Rosselli escribió sobre las libertades tuteladas por los derechos humanos  de primera generación que se vio igualmente completada hIstóricamente por el legado del socialismo, vale decir por la reinvicación organizada de los no-privilegiados, afirmativa del derecho a participar, como observa Miguel Reale en el “bienestar social”, entendiendo como los bienes que los hombres, a través de un proceso que no es sólo individualismo sino también colectivo, van acumulando en el tiempo.
Derechos considerados  de segunda generación previstos welfare state, son derechos de crédito del individuo en relación con la colectividad y tiene como objetivo no la “estatización de la producción” sino la “socialización del progreso”.
El derecho al trabajo, a la salud, a la educación, tiene como sujeto pasivo a la colectividad, que asueme la responsabilidad de atenderlos, también en función de una exigencia ética, planteada por el valor justicia, que es la otra cara de legitimidad del poder. La justicia es siempre una expresión histórica de igualdad y en cuanto tal una exigencia de convicencia humana ordenada entre individuos y grupos sociales, que cabe a los gobernados exigir de los gobernantes , como medida de calidad de su gestión.






En función de su incidencia social, la tutela  de los derechos de primera generación  y la de los de segunda generación, tiene características distintas, pues unos se dirigen más bien a impedir  maleficios y los otros a conceder beneficios. Por esta razón, en el plano internacional se elaboraron dos pactos distintos: el de los derechos civiles y políticos y el de los derechos económicos, sociales y culturales, que son fundamentalmente objetivos por alcanzar, que se hacen viables en la medida en que el progreso científico ofrece, pero no garantiza, nuevas soluciones a la indigencia socioeconómica y cultural de los hombres.
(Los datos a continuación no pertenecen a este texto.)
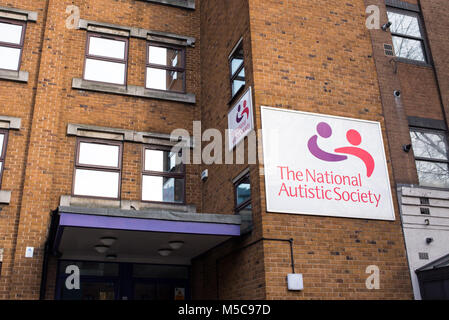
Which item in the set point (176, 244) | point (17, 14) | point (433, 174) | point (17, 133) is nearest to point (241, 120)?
point (176, 244)

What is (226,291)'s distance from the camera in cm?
1016

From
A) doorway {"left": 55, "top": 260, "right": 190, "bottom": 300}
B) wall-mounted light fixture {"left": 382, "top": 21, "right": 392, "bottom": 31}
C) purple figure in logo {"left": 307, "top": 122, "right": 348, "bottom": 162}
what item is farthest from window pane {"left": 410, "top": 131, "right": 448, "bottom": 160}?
doorway {"left": 55, "top": 260, "right": 190, "bottom": 300}

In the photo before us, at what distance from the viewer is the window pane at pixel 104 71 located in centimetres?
1283

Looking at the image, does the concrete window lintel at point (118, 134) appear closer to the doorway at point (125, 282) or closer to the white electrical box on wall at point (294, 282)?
the doorway at point (125, 282)

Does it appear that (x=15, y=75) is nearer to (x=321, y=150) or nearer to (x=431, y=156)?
(x=321, y=150)

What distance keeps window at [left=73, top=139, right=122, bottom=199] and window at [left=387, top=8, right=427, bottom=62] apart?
25.1 ft

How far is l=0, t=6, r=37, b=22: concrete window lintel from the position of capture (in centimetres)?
1251

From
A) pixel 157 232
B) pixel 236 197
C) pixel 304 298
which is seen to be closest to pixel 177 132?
pixel 236 197

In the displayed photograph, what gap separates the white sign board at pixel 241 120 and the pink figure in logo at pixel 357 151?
6.37ft

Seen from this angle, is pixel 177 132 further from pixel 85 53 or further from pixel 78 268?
pixel 78 268

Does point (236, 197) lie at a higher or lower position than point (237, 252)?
higher

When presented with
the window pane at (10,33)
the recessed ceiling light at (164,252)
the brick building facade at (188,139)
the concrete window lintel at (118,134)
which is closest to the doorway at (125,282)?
the brick building facade at (188,139)

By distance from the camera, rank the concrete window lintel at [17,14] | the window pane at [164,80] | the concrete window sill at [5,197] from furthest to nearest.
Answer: the window pane at [164,80], the concrete window lintel at [17,14], the concrete window sill at [5,197]
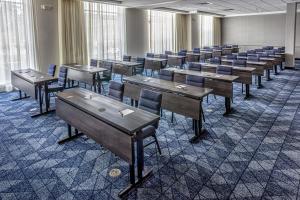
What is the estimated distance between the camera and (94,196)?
286cm

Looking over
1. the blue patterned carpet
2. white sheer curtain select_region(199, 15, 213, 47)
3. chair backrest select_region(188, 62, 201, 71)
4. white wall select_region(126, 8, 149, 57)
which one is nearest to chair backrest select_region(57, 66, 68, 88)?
the blue patterned carpet

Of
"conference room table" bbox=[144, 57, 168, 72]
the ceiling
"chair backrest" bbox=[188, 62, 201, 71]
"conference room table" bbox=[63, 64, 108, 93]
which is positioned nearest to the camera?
"conference room table" bbox=[63, 64, 108, 93]

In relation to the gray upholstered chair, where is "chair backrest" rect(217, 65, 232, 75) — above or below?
below

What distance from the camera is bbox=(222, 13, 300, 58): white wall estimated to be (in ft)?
52.5

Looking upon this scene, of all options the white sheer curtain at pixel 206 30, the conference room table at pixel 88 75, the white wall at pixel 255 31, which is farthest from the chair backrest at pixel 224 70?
the white wall at pixel 255 31

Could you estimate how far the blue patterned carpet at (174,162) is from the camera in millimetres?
2943

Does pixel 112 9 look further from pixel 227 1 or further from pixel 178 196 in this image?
pixel 178 196

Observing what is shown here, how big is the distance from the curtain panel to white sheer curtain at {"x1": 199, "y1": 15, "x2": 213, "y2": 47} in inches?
358

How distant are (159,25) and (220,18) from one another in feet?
24.1

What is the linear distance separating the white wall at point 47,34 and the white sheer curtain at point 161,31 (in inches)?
197

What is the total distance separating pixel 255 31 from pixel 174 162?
15.9 meters

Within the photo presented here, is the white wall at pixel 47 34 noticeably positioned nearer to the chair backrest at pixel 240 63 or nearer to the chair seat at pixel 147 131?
→ the chair backrest at pixel 240 63

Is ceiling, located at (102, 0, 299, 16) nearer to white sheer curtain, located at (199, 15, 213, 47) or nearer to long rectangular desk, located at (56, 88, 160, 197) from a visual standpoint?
white sheer curtain, located at (199, 15, 213, 47)

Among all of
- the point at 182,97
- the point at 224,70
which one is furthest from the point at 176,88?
the point at 224,70
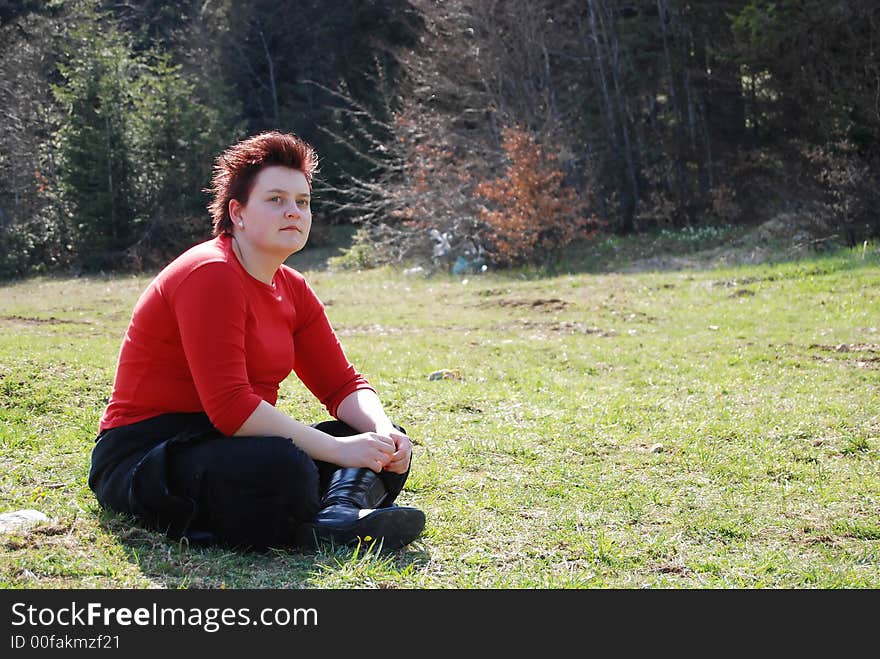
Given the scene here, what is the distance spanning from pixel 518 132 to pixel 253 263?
14.0 metres

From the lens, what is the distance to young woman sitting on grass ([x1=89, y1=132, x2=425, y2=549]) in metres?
3.46

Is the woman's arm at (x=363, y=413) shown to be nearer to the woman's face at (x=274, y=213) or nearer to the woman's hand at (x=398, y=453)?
the woman's hand at (x=398, y=453)

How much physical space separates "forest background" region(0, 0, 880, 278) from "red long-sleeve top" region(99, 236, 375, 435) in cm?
1219

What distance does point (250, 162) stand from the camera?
3.74m

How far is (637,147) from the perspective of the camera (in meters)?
20.5

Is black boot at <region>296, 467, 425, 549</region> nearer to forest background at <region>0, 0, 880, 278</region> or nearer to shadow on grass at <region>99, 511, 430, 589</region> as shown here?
shadow on grass at <region>99, 511, 430, 589</region>

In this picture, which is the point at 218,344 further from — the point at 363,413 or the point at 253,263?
the point at 363,413

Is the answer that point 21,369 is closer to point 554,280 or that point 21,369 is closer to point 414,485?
point 414,485

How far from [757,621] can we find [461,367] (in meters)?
5.30

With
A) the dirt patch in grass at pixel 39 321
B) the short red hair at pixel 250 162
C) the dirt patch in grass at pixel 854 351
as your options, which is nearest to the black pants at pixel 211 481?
the short red hair at pixel 250 162

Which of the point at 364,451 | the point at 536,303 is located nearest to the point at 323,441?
the point at 364,451

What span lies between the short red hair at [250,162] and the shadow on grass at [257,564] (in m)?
1.24

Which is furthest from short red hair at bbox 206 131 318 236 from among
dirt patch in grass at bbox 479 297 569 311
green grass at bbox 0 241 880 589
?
dirt patch in grass at bbox 479 297 569 311

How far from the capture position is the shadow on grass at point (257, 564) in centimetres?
319
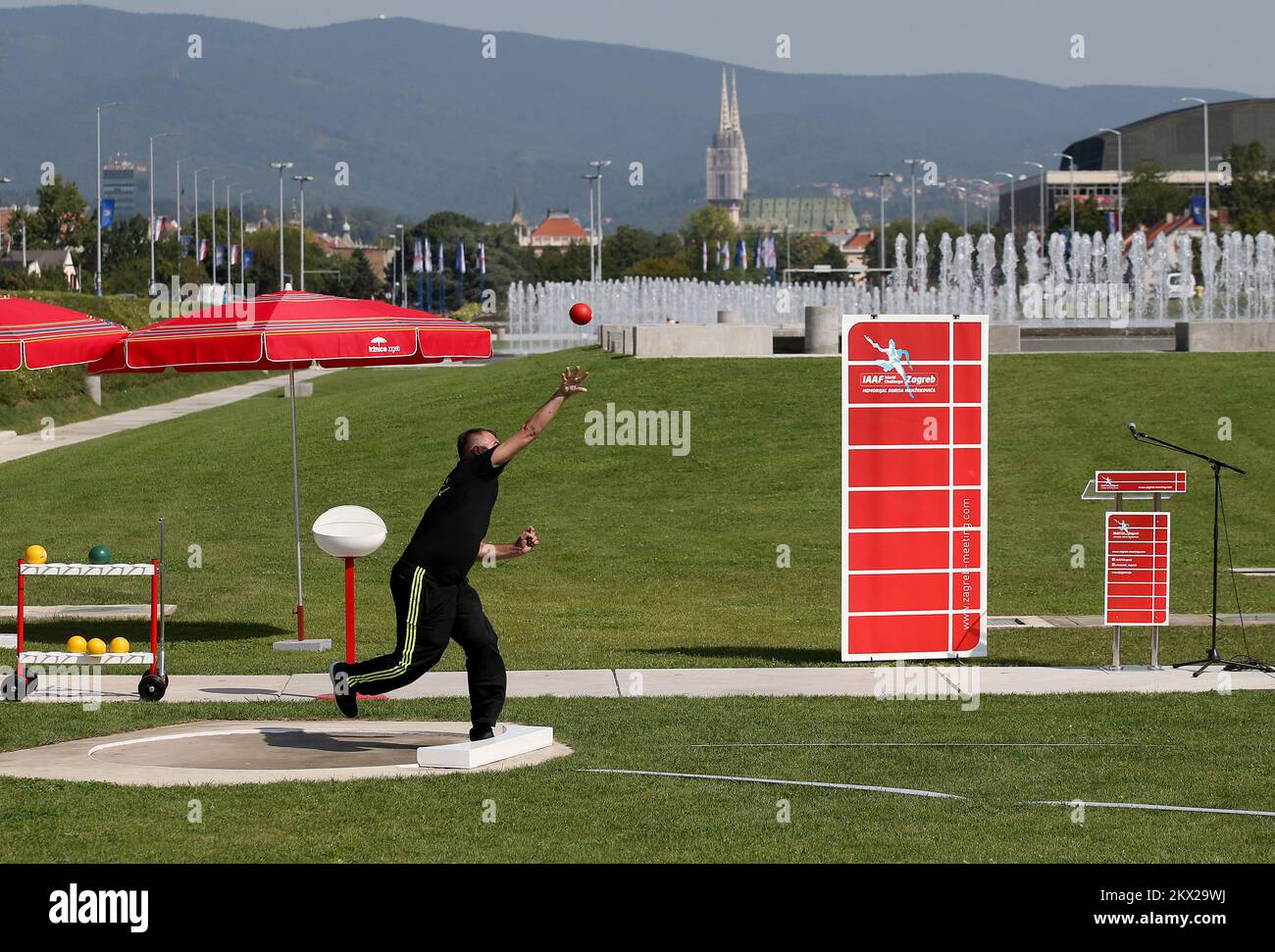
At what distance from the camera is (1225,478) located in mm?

La tutela se refiere  entre otras cosas a la posibilidad de equilibrar los medios con los fines . se ubica en la perspectiva ex parte principios de la gobernabilidad.
En la perspectiva ex parte populi, los derechos de primera y segunda generación son complementarios puesto que estos últimos buscan asegurar las condiciones para el pleno ejercicio de los primeros, procurando garantizar a todos el acceso a los medios de vida e impidiendo la invasión del todo  en relación con el individuo.
Desde el punto de vista  del análisis del papel  del derecho en la sociedad, de la relación entre  el nacimiento y el desarrollo de los derechos y las transformaciones de la sociedad; el surgimiento  de nuevas generaciones de derechos.
Llamados de tercera generación:
Ø  El derecho al medio ambiente, cuya generación está ligada al esfuerzo por disciplinar técnicas de la sociedad industrial que están provocando daños significativos  y cambios irreversibles en la naturaleza.
Ø  El derecho a la paz que es una condición que, al evitar el maleficio de la guerra, multiplicado al infinito porla intensidad letal de los armamentos contemporáneos…
Ø  El derecho al desarrollo que es un objetivo para hacer realizable, a escala global, los beneficios a que aspiran los derechos de segunda generación.